Work instructions »
**a.** Answer these questions from the data bag post:
(i) Which log file receives the yum output?
(ii) Which file does the "packageinstall" step create to mark that it has finished?
(iii) How much time does rerunning yum tend to add to the chef-client run?
**b.** Quote the data bag post starting with "recipes/default.rb" and going on through "list of groups.".

Check for changes in a data bag


#1

I have a recipe which looks in a data bag item to get a list of yum
groups and individual rpms to install at a nodes first boot, like so:

recipes/default.rb

Install packages assigned to this node/role.

manifest = data_bag_item(“manifests”, node[:yum][:manifest])

Build a yum compatible list of groups.

grplist = ""
manifest[“groups”].each do |g|
grplist = grplist + " “#{g}”"
end

Install Groups

execute “groupinstall” do
command "yum -y groupinstall #{grplist} > /tmp/chef-yum.log 2>&1 &&
touch /tmp/chef-yum-groupinstall.done"
creates "/tmp/chef-yum-groupinstall.done"
action :run
end

Build a yum compatible list of packages.

pkglist = ""
manifest[“packages”].each do |p|
pkglist = pkglist + " “#{p}”"
end

Install Packages.

execute “packageinstall” do
command "yum -y -t install #{pkglist} >> /tmp/chef-yum.log 2>&1 &&
touch /tmp/chef-yum-packageinstall.done"
creates "/tmp/chef-yum-packageinstall.done"
action :run
end

Clean up everything and make sure everything is up to date.

execute “yum-clean-all” do
command "yum clean all && yum -y update >> /tmp/chef-yum.log 2>&1"
action :run
end

This works great, I get a yum run at a nodes first boot with all
packages the node needs from the specified data bag. What I want now
is to have each subsequent chef run look at the data bag and see if
there have been any changes since the last run and if so, rerun yum to
pick up those changes. Is there an easy way to do this using the data
bag’s revision number perhaps or do I need to somehow checksum the
data bag contents and store the checksum? Should I just let yum run
each time? Rerunning this tends to add a couple of minutes or more to
the length of the chef-client run but is otherwise harmless.

Listed records »

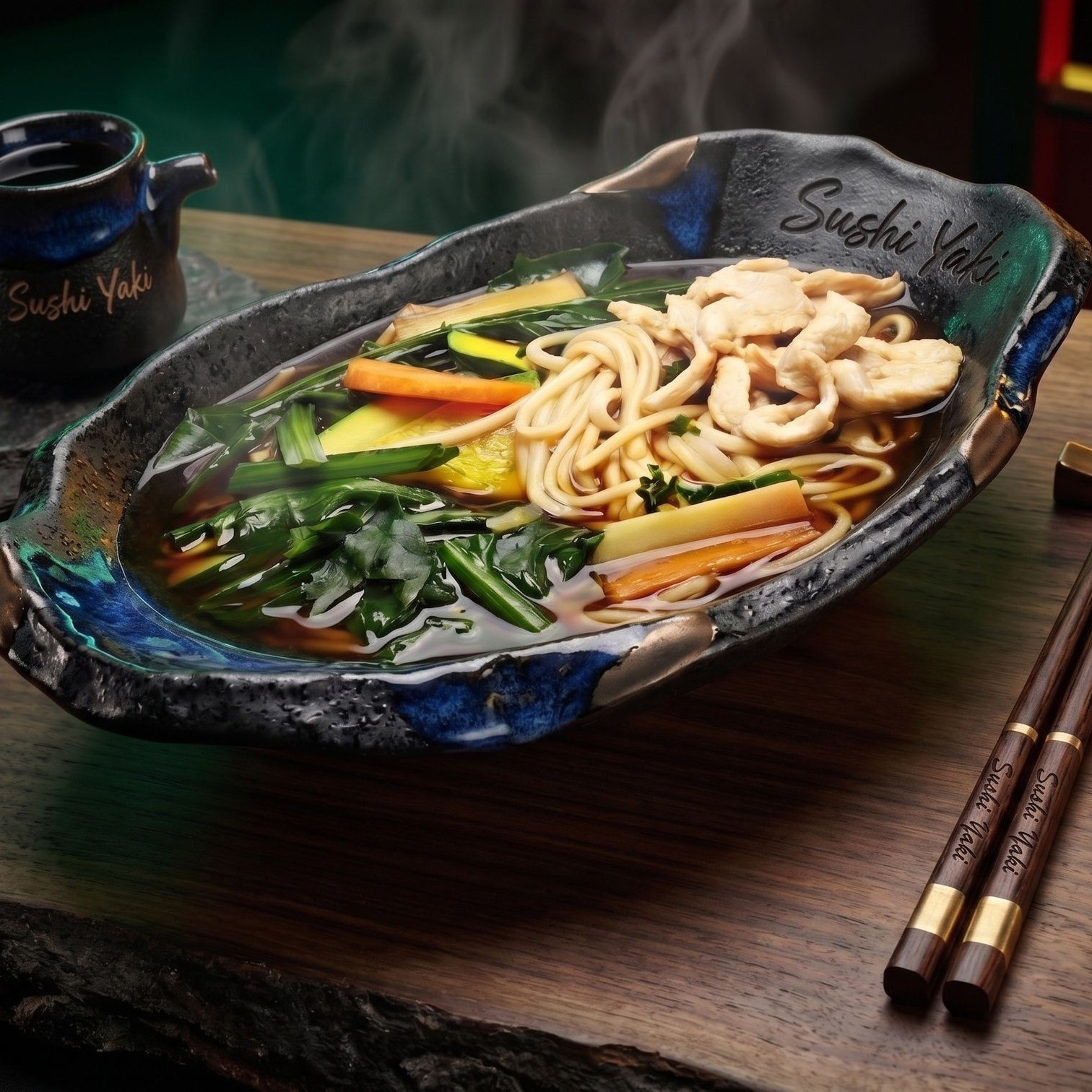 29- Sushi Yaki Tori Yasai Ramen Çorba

---

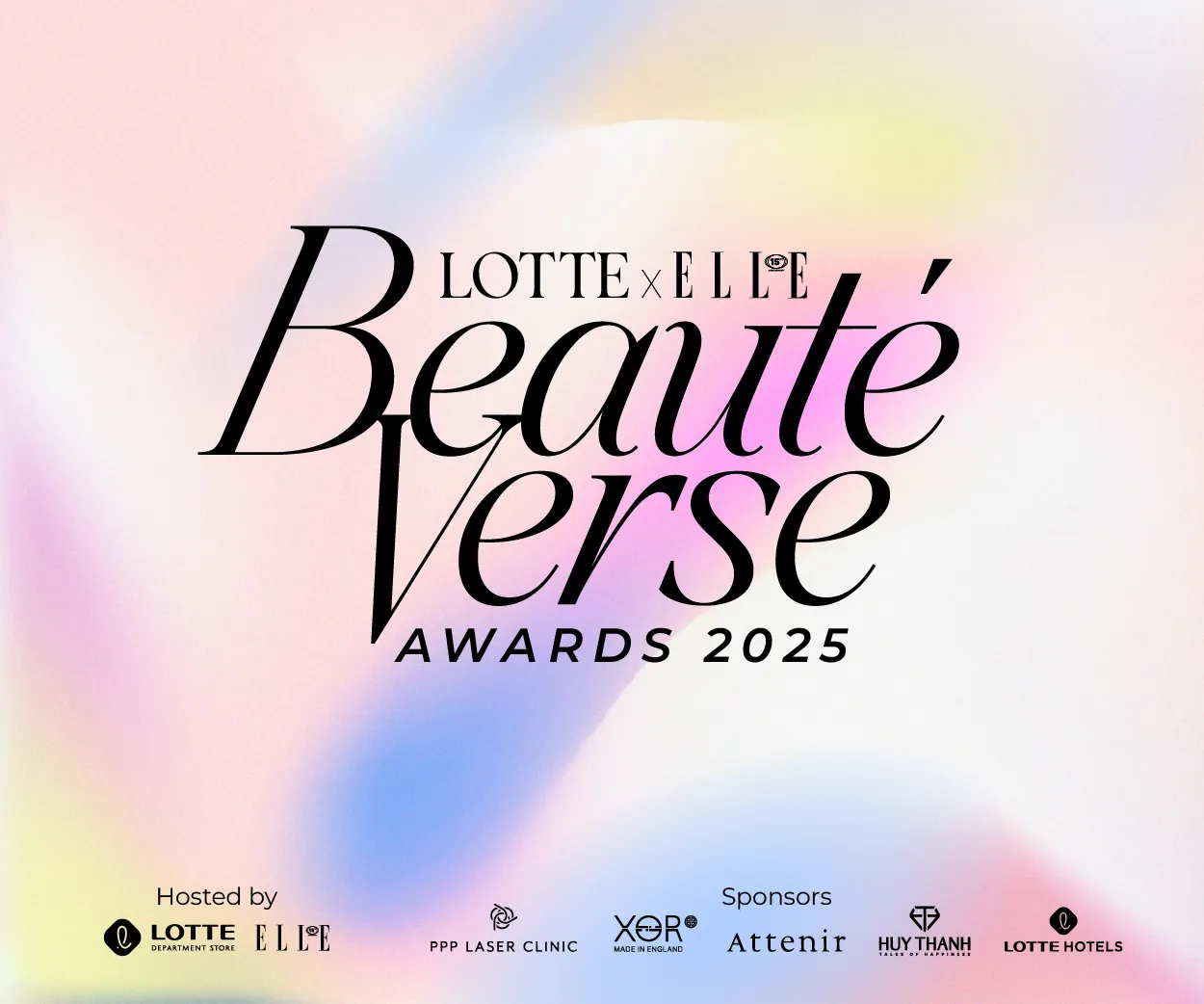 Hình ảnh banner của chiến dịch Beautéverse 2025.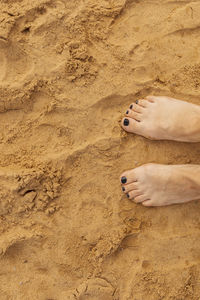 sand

Answers below »
**a.**
(i) /tmp/chef-yum.log
(ii) /tmp/chef-yum-packageinstall.done
(iii) A couple of minutes or more

**b.**
recipes/default.rb

Install packages assigned to this node/role.

manifest = data_bag_item(“manifests”, node[:yum][:manifest])

Build a yum compatible list of groups.